Di Forum KTT Asia Timur, Presiden menyampaikan visi pemerintah baru
yang disebut sebagai Doktrin Jokowi.
Ada tiga makna penting dari Doktrin Jokowi.
Pertama,
mengumumkan kepada dunia hasrat Indonesia untuk menjadi poros maritim dunia.
Pengumuman seperti ini mengingatkan pada Deklarasi Perdana Menteri Djuanda
tahun 1957. Saat itu, Indonesia secara unilateral mengklaim diri sebagai
negara kepulauan. Ini yang kemudian mendapat pengakuan dari masyarakat
internasional melalui Konvensi Hukum Laut 1982.
Kedua, upaya
Indonesia mentransformasi diri menjadi negara maritim akan membuka banyak
peluang ekonomi, tidak saja bagi masyarakat Indonesia, tetapi juga masyarakat
dunia. Untuk itu, Indonesia mengundang negara-negara untuk memanfaatkan
peluang bisnis yang terbuka dalam mengeksploitasi sumber daya alam serta
dalam pembangunan infrastruktur.
Meski demikian, Presiden Jokowi mengingatkan bahwa Indonesia akan tegas
bila kedaulatan Indonesia dilanggar dan kepentingan nasional dirugikan. Di
sini tafsir baru politik luar negeri bebas aktif disampaikan.
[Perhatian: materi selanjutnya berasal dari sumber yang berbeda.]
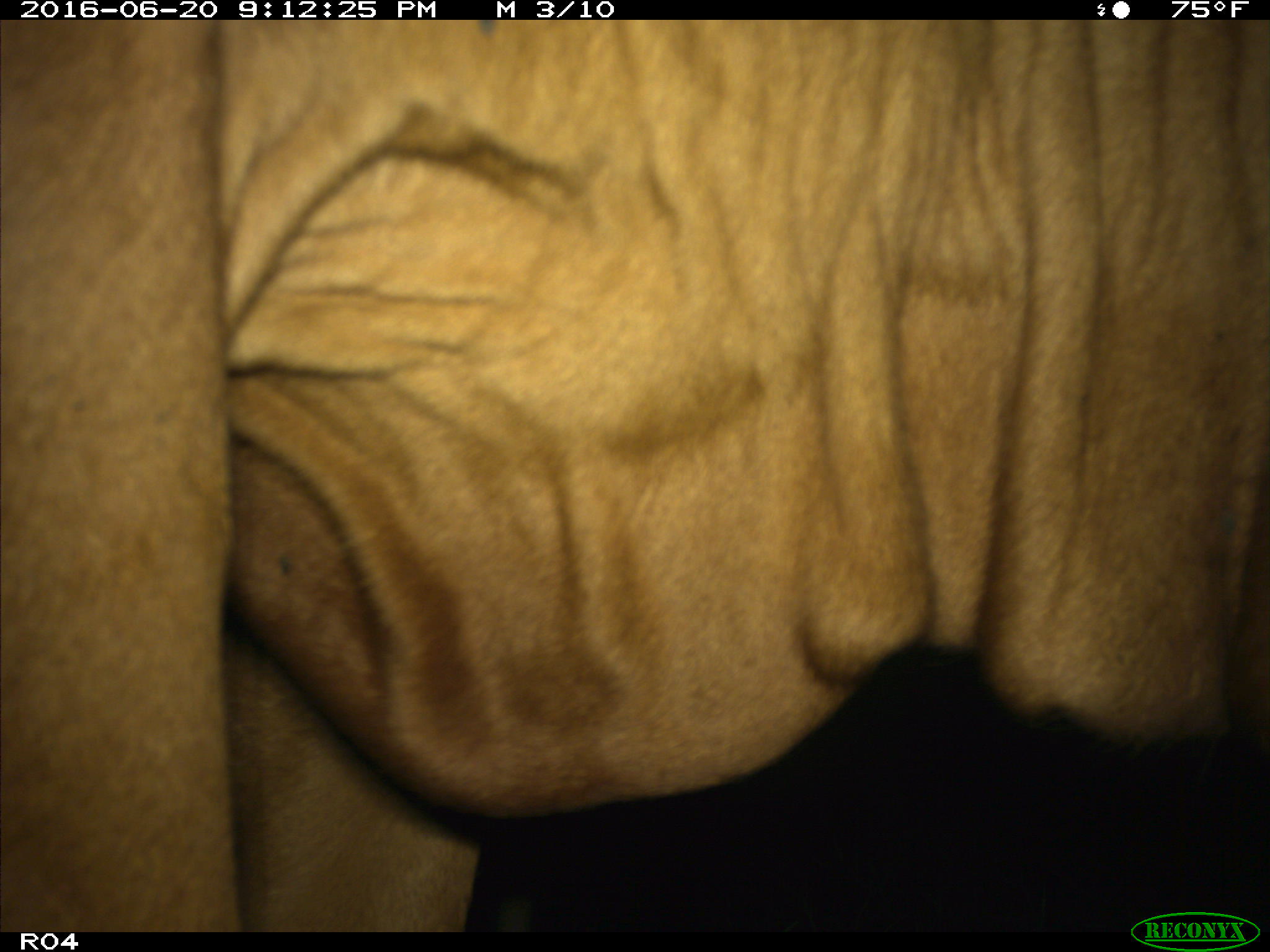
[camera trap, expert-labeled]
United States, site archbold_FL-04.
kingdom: Animalia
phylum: Chordata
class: Mammalia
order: Artiodactyla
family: Bovidae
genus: Bos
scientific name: Bos taurus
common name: domestic cow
Apabila pada
masa pemerintahan SBY politik luar negeri bebas aktif ditafsirkan sebagai ”one thousand friends, zero enemy”,
saat ini tafsirnya adalah ”all nations
are friends until Indonesia's sovereignty is degraded and national interest
is jeopardized (semua negara adalah sahabat sampai kedaulatan Indonesia
direndahkan dan kepentingan nasional dirugikan)”.
Ketiga,
Presiden menegaskan bahwa Indonesia berkomitmen untuk terlibat dan turut
dalam menentukan arah berkembangnya kawasan Pasifik dan Samudra Hindia.
Partisipasi Indonesia bertujuan menjaga perdamaian dan keamanan regional.
Dalam forum G-20, Presiden juga membagi pengalamannya tentang pembangunan
dengan sentuhan manusia saat beliau menjadi wali kota dan gubernur. Ini pun
yang diharapkan diakomodasi dalam pengambilan kebijakan ekonomi
internasional.
Dalam kunjungan ke luar negeri, Presiden Jokowi tidak lupa melakukan
blusukan. Ada dua tempat yang dikunjungi, yaitu pelabuhan laut di Tianjin,
Tiongkok, dan pelabuhan laut di Brisbane, Australia. Blusukan ini kemungkinan
dimanfaatkan Presiden untuk mereplikasi pembangunan sejumlah pelabuhan laut
di Indonesia.
Kekurangan
Meski banyak keberhasilan yang dicapai Presiden
Jokowi, tetap ada sejumlah kekurangan. Pertama, Presiden belum
secara maksimal menjual produk dan jasa asal Indonesia. Produk di sini tentu
bukan produk yang merupakan ekstraksi bumi, melainkan berbagai produk yang
dibuat (manufactured) di Indonesia.
Demikian pula jasa asal Indonesia pun tidak secara maksimal dijual.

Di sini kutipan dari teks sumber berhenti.